Janos Kertesz - "Searching people's digital footprints"

Recent development in information technology together with multidisciplinary efforts have opened a new avenue in social sciences. Instead of using the classical tools of rather limited number of questionnaires, research focuses on the "digital footprints" of people, i.e., on the electronic data we leave behind almost all our activities from communicating to working and from shopping to leisure. These data reflect the social interactions, the habits and attitudes of people and their proper evaluation gives new insight into the structure and the dynamics of the society. The use of such data is a scientific challenge and, at the same time, it raises ethical problems. Recent studies on databases of email and phone communications, are typical examples of this kind. Some data are publicly available, like the Enron email data set; others can be collected by software tools and some are difficult to obtain because of commercial interests and/or privacy issues. Results based on financial data, on the Enron email data set and on records of mobile phone conversations will be shown.

Alan Kirman - "The advantages and disadvantages of large market databases: the case of perishable goods and financial markets"

By large data-bases we typically mean ones with many observations. However, in markets the size may be generated by the number of dimensions of each observation. In the case of the perishable goods markets, such as that for fish, which we have studied we have many characteristics for each transaction and for each of the problems that we have analysed we had to abandon some of these dimensions. To what extent are we conditioning our results on the choice of omitted variables? This recalls the "identification" problem raised by Manski for social interaction models. Secondly the frequency of observation may change the nature of the appropriate model.
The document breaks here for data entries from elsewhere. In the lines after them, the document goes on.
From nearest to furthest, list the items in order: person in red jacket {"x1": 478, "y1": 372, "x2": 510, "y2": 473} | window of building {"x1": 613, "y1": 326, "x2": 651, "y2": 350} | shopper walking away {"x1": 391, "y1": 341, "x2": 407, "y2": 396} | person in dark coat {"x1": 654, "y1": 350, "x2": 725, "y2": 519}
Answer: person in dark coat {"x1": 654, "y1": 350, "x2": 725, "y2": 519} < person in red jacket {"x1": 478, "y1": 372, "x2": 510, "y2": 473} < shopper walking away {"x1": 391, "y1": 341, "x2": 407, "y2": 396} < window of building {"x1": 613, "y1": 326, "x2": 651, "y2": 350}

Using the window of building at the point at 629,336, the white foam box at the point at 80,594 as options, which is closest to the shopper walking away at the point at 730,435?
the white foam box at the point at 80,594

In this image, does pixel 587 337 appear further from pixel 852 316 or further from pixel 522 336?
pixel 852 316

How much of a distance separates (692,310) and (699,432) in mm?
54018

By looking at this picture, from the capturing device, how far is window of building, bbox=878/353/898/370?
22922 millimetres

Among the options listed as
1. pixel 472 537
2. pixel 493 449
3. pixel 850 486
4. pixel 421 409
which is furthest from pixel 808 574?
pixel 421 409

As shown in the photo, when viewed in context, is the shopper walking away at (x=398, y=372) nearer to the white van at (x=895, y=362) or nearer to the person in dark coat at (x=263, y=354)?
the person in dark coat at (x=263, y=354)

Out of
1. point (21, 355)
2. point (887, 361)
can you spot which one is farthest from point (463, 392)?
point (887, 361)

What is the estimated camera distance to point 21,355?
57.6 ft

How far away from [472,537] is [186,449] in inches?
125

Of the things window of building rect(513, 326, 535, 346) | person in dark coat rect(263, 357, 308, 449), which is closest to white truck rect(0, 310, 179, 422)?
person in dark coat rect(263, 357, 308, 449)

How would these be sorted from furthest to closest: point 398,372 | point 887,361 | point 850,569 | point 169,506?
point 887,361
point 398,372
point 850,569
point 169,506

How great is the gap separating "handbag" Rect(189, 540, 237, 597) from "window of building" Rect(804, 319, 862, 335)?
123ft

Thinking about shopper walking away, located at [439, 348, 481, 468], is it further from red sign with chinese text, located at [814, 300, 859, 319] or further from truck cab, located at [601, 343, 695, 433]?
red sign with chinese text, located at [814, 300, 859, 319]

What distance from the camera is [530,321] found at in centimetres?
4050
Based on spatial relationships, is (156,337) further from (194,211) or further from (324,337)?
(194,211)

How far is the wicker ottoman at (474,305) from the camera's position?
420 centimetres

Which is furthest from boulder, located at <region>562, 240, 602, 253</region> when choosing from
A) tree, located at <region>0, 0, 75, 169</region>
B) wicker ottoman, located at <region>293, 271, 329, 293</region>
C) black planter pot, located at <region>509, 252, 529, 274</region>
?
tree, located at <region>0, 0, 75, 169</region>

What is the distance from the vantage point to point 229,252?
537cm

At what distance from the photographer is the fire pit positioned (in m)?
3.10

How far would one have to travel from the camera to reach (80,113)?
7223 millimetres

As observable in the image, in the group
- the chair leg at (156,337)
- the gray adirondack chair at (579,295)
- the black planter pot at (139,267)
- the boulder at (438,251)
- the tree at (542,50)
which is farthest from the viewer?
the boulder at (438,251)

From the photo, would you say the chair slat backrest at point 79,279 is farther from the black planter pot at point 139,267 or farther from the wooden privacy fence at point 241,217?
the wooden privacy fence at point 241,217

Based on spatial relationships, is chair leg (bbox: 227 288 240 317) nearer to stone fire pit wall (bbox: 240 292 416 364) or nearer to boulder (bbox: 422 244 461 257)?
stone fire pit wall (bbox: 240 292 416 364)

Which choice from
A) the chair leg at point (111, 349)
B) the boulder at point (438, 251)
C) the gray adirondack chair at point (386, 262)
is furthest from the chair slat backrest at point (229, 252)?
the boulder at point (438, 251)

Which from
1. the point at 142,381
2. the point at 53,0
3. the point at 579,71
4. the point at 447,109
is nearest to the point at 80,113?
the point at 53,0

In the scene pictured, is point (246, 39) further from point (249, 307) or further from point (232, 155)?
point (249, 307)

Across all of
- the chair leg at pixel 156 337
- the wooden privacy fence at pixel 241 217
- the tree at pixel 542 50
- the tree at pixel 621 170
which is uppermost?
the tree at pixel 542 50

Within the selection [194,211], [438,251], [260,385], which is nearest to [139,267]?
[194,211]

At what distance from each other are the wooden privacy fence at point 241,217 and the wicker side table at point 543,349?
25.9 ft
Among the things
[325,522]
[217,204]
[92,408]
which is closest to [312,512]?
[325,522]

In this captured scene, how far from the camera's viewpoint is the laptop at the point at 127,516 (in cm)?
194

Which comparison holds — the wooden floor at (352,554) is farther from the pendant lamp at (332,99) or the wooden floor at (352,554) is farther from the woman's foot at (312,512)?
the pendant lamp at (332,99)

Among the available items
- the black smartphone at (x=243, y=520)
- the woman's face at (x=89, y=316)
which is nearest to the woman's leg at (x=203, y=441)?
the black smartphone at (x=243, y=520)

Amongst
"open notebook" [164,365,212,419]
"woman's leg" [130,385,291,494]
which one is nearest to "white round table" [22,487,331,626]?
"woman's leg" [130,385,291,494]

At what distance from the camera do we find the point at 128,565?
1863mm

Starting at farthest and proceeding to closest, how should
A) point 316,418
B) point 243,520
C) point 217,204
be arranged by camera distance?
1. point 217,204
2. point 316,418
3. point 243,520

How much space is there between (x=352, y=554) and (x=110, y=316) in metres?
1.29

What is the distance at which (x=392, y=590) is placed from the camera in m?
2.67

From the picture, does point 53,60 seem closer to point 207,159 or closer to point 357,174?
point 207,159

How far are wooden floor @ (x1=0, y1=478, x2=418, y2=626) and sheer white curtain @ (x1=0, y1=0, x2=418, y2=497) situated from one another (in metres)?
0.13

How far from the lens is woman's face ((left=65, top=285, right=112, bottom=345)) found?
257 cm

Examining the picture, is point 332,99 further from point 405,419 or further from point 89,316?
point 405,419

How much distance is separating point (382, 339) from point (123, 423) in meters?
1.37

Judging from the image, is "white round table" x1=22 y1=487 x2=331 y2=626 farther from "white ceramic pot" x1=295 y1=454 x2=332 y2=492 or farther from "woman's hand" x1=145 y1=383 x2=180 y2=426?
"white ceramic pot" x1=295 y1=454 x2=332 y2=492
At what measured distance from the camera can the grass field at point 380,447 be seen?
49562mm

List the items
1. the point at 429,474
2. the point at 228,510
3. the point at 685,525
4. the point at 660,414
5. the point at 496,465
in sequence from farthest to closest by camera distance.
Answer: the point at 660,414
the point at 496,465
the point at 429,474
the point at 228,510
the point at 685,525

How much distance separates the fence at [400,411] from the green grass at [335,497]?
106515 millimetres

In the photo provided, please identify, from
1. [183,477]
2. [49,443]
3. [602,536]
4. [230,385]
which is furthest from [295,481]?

In financial markets, high frequency data is used in conjunction with "temporary market equilibrium" models. But one can ask whether this is appropriate since each observation reflects an individual transaction and not a market clearing price in any standard sense. If we are to use this sort of data appropriately we would do better to model an order book explicitly and I will suggest how this might be done.

Imre Kondor - "Instability of downside risk measures"

We have recently shown that the axioms for coherent risk measures imply that whenever a dominant portfolio can be formed on a given sample (which happens with finite probability even for large samples), then portfolio optimization cannot be performed under any coherent measure on that sample, and the risk measure diverges to minus infinity. The fundamental reason for this instability is that, despite the abundance of financial data, we never have sufficient information for optimizing large portfolios. Here we extend this result and demonstrate that this instability is present in an even larger class of risk measures, including the most popular measure Value at Risk. An exact replica calculation allows us to determine the phase boundary where the instability of VaR sets in and where the estimation error diverges. The reason for why this instability has not been noticed before is also discussed.

Fabrizio Lillo - "The evolution of high frequency financial databases: from daily data to agent resolved data"

I will sketch the historical development of high frequency financial databases from daily (or even quarterly) data to databases with an increasing level of resolution. I will focus on two detailed types of databases, specifically order book data and agent resolved data. In the first case I will present some recent results on the microstructure of financial markets and on the insight one obtains on the price formation process. The agent resolved datasets may contains information on the trading activity of brokers, accounts, or traders. I will present some recent results obtained with this type of data which allows to classify agents according to their trading strategy, to study their interaction, and the effect of agents' activity on price formation.